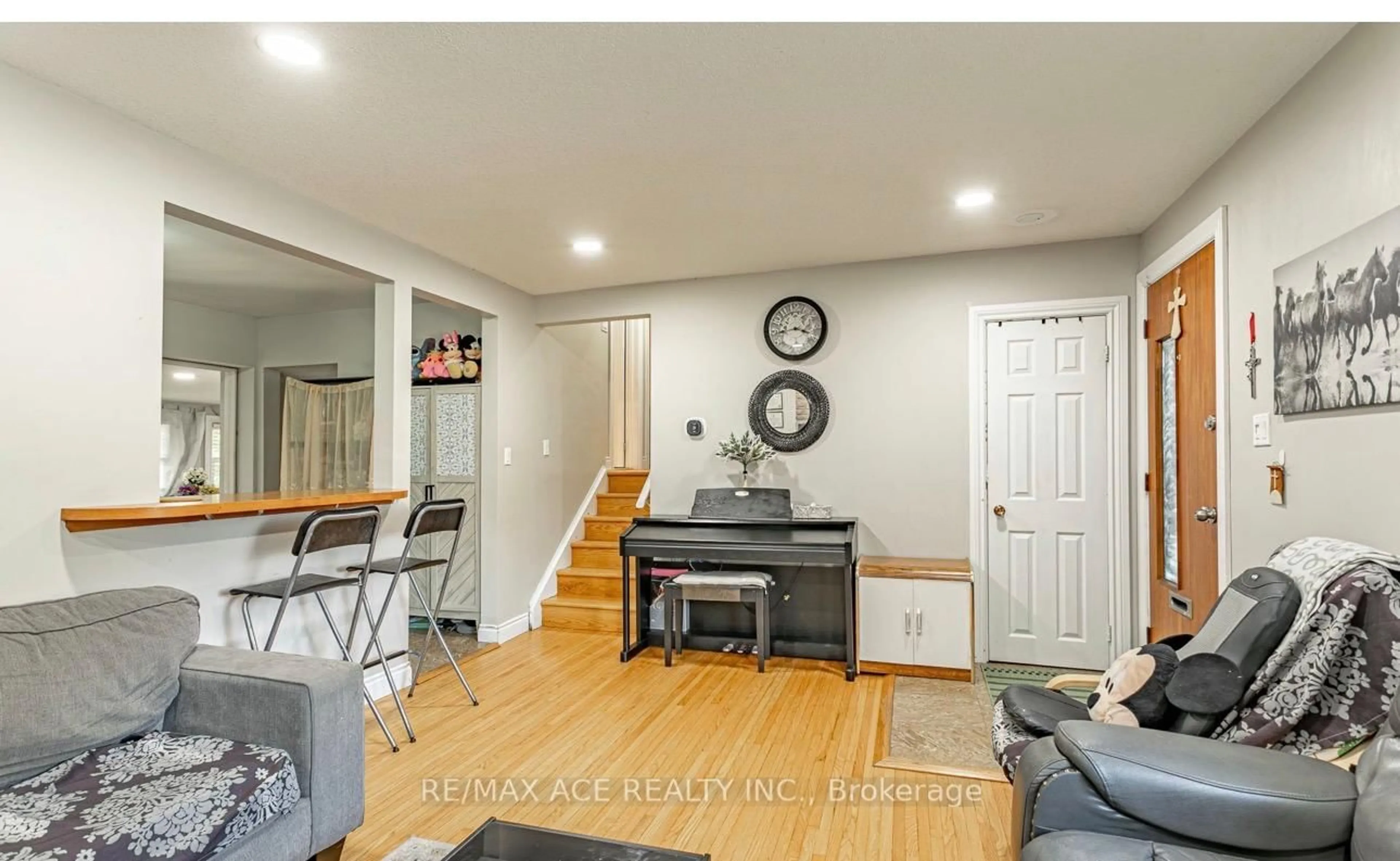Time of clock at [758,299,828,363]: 3:43
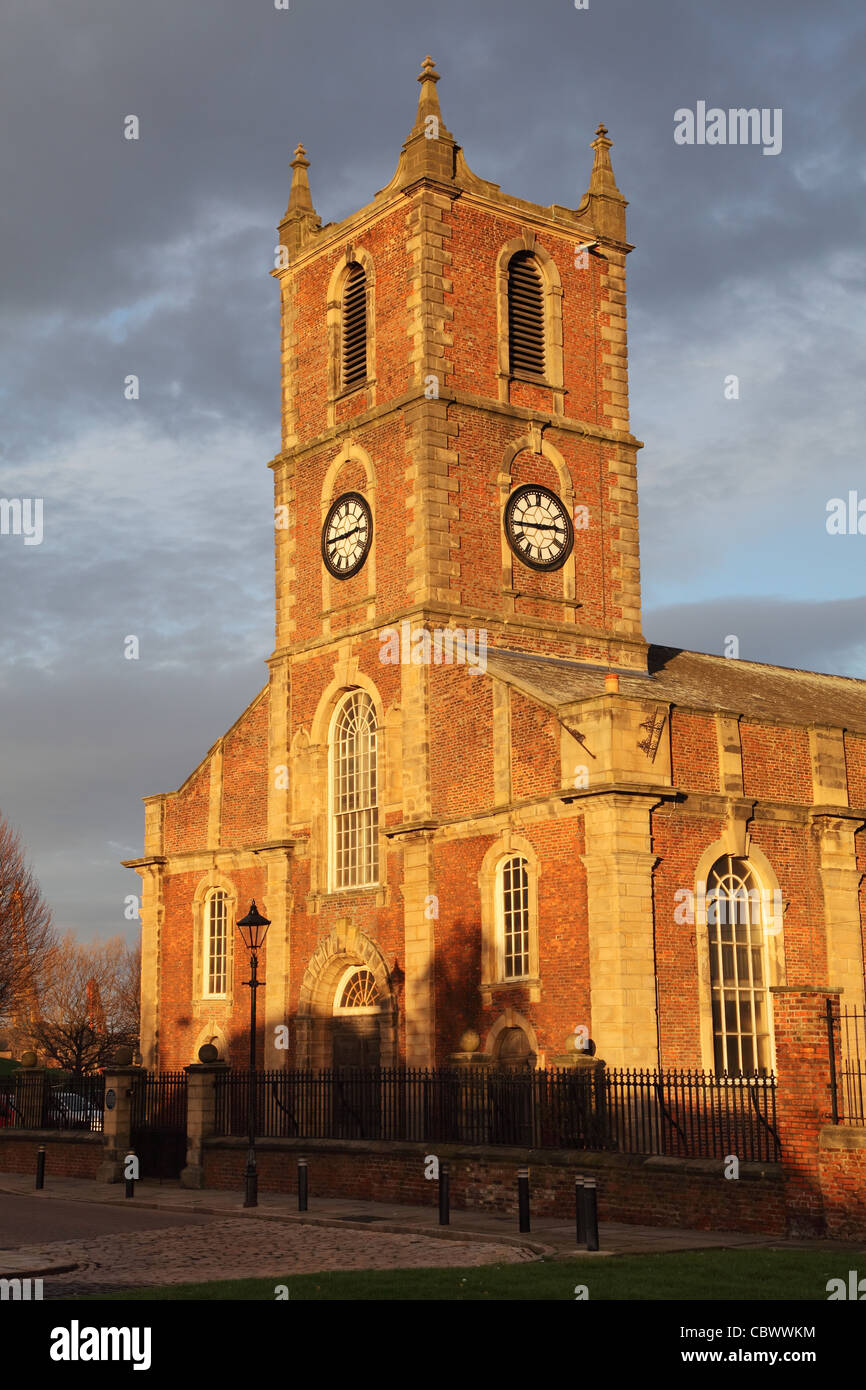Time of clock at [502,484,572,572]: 2:45
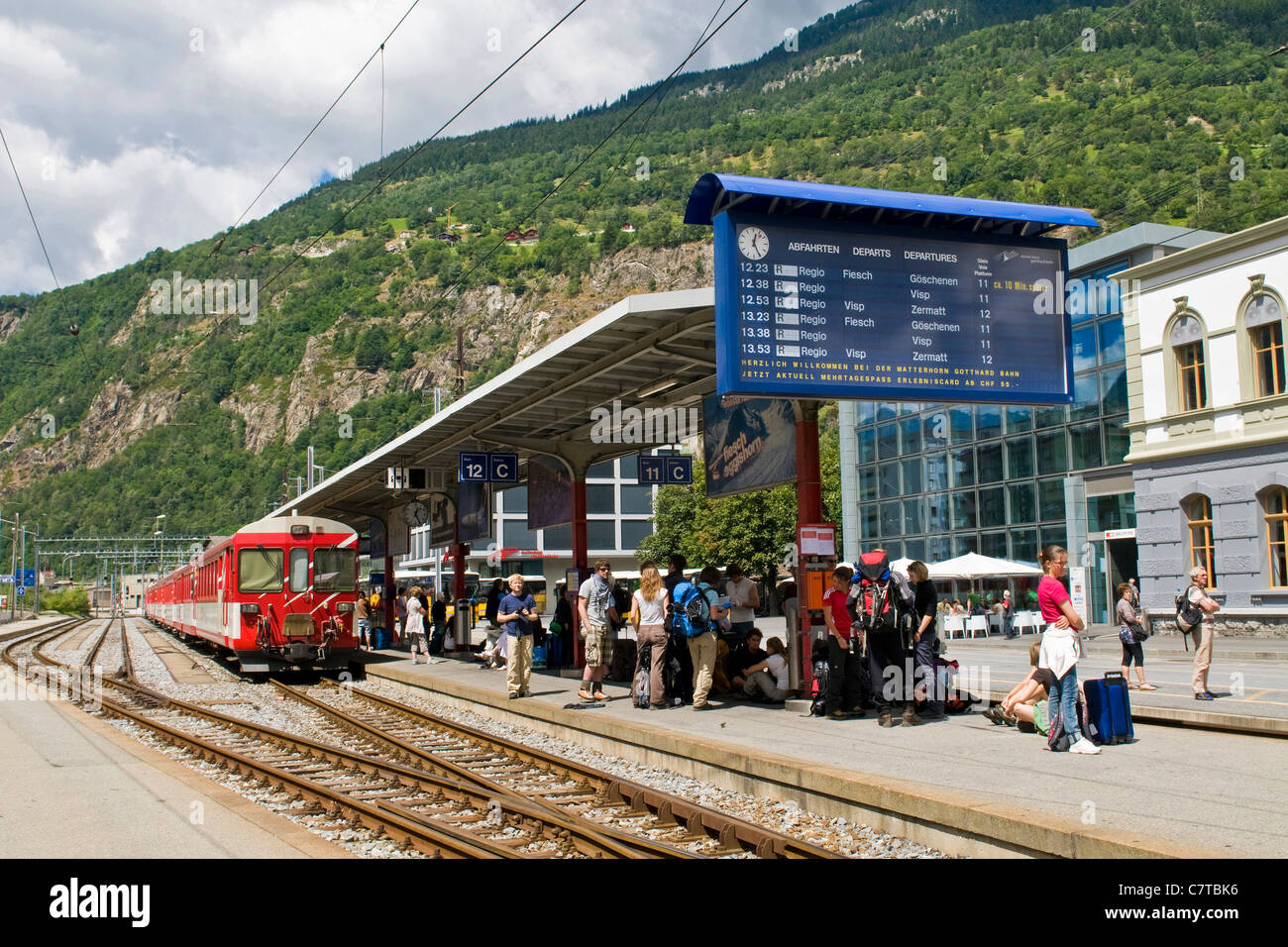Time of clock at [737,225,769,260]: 12:25
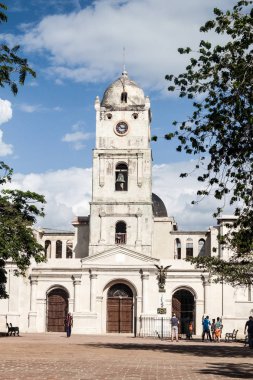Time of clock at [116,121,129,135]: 2:52
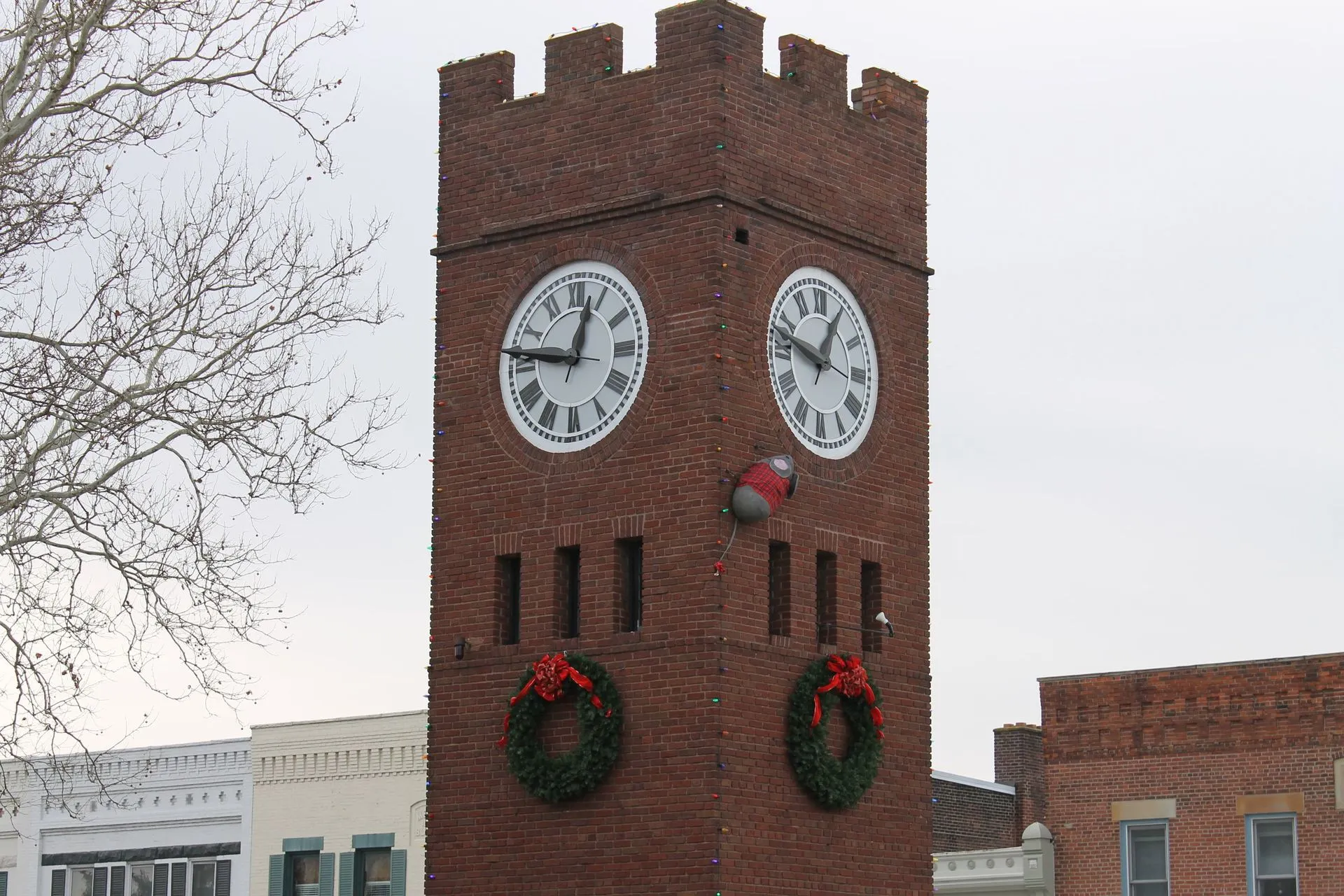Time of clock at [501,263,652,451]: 12:46
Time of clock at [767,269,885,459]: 12:47
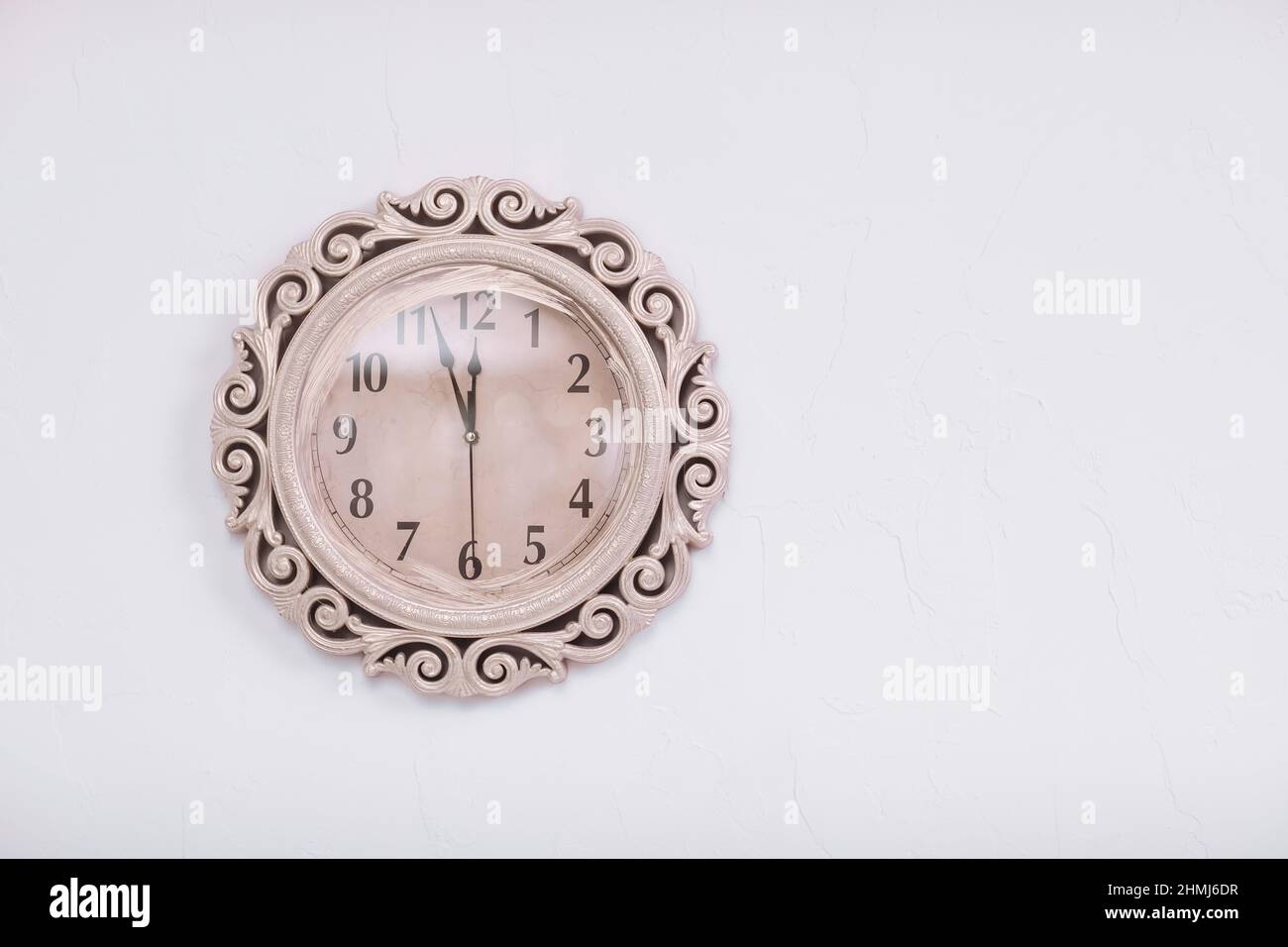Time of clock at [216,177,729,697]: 11:56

Exercise goal
Print every line of the material above word for word, leaving out the pictures.

Written reply
Time of clock at [758,299,828,363]: 3:43
Time of clock at [502,484,572,572]: 2:45
Time of clock at [737,225,769,260]: 12:25
Time of clock at [116,121,129,135]: 2:52
Time of clock at [501,263,652,451]: 12:46
Time of clock at [767,269,885,459]: 12:47
Time of clock at [216,177,729,697]: 11:56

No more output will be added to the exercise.